**Task directions:** Repeat the lines of the data that follow, please, starting at the first and stopping after the one with "United States, site 18, 2012-01-12".

**Stored data:**
= = = = =
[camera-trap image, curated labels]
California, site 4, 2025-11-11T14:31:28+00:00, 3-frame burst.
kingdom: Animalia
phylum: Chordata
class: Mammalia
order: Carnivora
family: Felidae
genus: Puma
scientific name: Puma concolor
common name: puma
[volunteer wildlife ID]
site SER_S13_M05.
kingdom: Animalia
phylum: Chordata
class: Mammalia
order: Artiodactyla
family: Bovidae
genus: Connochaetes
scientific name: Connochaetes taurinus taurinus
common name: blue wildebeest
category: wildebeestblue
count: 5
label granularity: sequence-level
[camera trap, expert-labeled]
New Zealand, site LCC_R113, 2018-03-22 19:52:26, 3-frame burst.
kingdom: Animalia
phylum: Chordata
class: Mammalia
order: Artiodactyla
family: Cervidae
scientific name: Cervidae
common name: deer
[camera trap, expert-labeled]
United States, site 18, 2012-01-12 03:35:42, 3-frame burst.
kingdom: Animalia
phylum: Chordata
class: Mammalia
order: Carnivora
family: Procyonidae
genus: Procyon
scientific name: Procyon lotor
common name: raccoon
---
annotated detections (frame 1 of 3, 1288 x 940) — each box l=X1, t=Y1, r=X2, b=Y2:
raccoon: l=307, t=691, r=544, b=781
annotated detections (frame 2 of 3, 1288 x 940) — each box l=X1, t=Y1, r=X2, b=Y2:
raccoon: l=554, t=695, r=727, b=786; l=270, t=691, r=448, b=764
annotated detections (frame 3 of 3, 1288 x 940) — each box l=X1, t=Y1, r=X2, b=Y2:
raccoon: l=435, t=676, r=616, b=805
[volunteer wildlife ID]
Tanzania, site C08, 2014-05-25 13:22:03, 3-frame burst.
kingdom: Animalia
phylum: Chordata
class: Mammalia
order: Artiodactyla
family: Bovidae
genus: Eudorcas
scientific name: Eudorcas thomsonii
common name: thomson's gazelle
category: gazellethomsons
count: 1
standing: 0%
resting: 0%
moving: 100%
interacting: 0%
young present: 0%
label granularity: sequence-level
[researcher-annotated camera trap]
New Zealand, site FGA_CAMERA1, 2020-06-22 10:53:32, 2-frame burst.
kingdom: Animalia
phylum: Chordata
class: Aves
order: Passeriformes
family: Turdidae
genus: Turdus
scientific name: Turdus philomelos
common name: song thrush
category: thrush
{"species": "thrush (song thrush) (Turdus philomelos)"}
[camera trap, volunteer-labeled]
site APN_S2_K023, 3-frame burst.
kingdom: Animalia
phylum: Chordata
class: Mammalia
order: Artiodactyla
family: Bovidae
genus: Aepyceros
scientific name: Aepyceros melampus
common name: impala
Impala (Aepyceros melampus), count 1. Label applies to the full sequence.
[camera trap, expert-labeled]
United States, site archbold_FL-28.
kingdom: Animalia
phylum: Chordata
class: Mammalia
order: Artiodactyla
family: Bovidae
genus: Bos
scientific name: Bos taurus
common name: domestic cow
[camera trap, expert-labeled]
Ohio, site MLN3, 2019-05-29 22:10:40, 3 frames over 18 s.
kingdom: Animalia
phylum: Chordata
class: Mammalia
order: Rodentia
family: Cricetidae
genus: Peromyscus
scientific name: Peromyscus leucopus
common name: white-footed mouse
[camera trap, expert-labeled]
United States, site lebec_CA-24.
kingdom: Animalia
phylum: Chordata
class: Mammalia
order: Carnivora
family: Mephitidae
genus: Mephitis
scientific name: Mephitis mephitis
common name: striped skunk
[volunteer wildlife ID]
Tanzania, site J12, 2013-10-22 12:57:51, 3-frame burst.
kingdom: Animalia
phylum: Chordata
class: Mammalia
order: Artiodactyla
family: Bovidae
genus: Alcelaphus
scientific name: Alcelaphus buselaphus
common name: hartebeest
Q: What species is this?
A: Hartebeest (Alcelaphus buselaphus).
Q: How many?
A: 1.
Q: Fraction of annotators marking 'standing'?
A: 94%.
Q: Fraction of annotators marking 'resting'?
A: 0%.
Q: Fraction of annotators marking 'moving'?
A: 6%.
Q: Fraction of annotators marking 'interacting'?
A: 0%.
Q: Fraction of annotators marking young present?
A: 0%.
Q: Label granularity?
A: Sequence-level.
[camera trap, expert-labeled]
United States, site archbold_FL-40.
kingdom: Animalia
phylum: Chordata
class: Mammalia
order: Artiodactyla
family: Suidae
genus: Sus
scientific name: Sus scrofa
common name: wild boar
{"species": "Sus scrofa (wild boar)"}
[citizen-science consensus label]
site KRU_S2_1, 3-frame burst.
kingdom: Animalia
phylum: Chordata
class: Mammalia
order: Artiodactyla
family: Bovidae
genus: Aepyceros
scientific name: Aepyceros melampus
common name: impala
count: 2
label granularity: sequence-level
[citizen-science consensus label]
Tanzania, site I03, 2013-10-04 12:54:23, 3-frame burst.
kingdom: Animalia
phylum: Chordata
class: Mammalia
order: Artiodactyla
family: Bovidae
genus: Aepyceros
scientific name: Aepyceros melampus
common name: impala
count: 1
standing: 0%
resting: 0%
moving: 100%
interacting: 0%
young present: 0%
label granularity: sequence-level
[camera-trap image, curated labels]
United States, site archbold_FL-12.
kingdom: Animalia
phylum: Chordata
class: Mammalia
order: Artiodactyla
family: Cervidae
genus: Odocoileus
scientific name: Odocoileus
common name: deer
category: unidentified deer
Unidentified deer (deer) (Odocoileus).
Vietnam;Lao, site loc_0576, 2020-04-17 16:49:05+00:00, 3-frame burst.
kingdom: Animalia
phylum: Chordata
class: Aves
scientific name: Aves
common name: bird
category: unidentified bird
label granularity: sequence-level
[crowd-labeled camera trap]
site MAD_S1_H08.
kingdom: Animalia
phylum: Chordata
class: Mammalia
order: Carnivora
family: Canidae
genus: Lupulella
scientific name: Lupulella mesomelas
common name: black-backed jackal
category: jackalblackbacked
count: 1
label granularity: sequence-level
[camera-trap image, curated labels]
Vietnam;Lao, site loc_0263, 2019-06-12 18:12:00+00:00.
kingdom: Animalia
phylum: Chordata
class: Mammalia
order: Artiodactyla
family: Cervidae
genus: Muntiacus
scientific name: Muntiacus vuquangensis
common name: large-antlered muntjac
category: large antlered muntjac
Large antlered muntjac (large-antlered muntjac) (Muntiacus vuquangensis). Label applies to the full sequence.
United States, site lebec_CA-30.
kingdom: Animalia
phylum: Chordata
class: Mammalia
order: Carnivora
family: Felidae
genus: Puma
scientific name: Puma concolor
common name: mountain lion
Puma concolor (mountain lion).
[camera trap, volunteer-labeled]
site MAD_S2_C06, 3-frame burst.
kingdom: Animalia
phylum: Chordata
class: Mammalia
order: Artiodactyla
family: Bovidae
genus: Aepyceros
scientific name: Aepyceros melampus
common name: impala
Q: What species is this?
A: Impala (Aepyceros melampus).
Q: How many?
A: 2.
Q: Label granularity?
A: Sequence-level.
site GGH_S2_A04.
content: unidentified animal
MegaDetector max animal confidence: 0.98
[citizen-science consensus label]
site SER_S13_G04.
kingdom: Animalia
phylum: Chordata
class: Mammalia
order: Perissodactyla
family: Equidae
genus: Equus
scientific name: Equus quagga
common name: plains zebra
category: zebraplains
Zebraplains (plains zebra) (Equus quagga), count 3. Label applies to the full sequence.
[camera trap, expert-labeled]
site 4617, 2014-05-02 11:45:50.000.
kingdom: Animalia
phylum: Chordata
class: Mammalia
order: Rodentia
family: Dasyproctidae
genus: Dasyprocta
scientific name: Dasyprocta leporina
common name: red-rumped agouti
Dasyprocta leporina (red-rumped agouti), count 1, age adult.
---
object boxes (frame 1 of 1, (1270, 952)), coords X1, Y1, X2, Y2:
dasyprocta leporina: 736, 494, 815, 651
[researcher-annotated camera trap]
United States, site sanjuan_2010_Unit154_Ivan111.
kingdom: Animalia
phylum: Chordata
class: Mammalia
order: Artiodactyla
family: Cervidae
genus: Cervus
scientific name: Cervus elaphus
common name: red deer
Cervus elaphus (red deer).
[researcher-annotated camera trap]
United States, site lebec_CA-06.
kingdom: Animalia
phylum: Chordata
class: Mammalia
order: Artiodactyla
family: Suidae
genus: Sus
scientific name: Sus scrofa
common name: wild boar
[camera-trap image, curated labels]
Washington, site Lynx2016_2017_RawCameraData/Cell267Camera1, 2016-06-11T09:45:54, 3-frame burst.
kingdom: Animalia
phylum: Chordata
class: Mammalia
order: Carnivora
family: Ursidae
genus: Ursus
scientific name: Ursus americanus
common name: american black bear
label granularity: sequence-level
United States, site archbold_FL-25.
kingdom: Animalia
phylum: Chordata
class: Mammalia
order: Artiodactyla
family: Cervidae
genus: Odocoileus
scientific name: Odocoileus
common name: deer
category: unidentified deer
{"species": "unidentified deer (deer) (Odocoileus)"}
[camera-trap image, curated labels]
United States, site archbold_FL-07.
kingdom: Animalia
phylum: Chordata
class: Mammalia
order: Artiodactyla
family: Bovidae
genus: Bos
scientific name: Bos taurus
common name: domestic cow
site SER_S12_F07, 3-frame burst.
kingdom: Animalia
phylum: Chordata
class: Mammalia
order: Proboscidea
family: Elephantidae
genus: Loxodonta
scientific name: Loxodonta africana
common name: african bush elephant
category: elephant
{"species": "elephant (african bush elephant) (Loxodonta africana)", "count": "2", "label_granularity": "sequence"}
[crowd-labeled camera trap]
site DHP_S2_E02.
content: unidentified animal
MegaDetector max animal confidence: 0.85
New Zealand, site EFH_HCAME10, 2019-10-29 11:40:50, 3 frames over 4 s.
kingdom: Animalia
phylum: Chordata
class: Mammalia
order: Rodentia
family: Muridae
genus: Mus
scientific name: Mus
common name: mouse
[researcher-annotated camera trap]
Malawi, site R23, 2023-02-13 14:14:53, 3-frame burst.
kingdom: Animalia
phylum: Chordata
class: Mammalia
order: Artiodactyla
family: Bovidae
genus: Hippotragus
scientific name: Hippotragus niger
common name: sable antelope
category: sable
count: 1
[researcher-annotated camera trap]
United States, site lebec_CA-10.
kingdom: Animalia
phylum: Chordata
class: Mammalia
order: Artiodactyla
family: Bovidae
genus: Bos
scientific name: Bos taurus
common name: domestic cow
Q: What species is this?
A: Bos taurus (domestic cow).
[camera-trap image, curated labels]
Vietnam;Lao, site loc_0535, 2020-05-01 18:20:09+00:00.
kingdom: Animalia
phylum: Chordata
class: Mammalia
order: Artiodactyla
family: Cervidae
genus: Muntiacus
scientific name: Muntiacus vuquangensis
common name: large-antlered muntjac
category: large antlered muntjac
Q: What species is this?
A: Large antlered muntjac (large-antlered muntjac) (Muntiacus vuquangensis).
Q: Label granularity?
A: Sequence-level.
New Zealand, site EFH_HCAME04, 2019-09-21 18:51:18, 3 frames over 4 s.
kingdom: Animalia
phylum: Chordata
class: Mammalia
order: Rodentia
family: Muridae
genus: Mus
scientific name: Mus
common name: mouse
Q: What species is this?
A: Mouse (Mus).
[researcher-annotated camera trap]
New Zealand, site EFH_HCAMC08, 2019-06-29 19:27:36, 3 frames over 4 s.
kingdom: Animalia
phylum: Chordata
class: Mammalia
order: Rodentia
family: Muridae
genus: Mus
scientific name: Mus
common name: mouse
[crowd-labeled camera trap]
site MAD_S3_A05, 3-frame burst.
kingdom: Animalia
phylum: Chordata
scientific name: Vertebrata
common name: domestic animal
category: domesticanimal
= = = = =
**Completed task:**
[camera-trap image, curated labels]
California, site 4, 2025-11-11T14:31:28+00:00, 3-frame burst.
kingdom: Animalia
phylum: Chordata
class: Mammalia
order: Carnivora
family: Felidae
genus: Puma
scientific name: Puma concolor
common name: puma
[volunteer wildlife ID]
site SER_S13_M05.
kingdom: Animalia
phylum: Chordata
class: Mammalia
order: Artiodactyla
family: Bovidae
genus: Connochaetes
scientific name: Connochaetes taurinus taurinus
common name: blue wildebeest
category: wildebeestblue
count: 5
label granularity: sequence-level
[camera trap, expert-labeled]
New Zealand, site LCC_R113, 2018-03-22 19:52:26, 3-frame burst.
kingdom: Animalia
phylum: Chordata
class: Mammalia
order: Artiodactyla
family: Cervidae
scientific name: Cervidae
common name: deer
[camera trap, expert-labeled]
United States, site 18, 2012-01-12 03:35:42, 3-frame burst.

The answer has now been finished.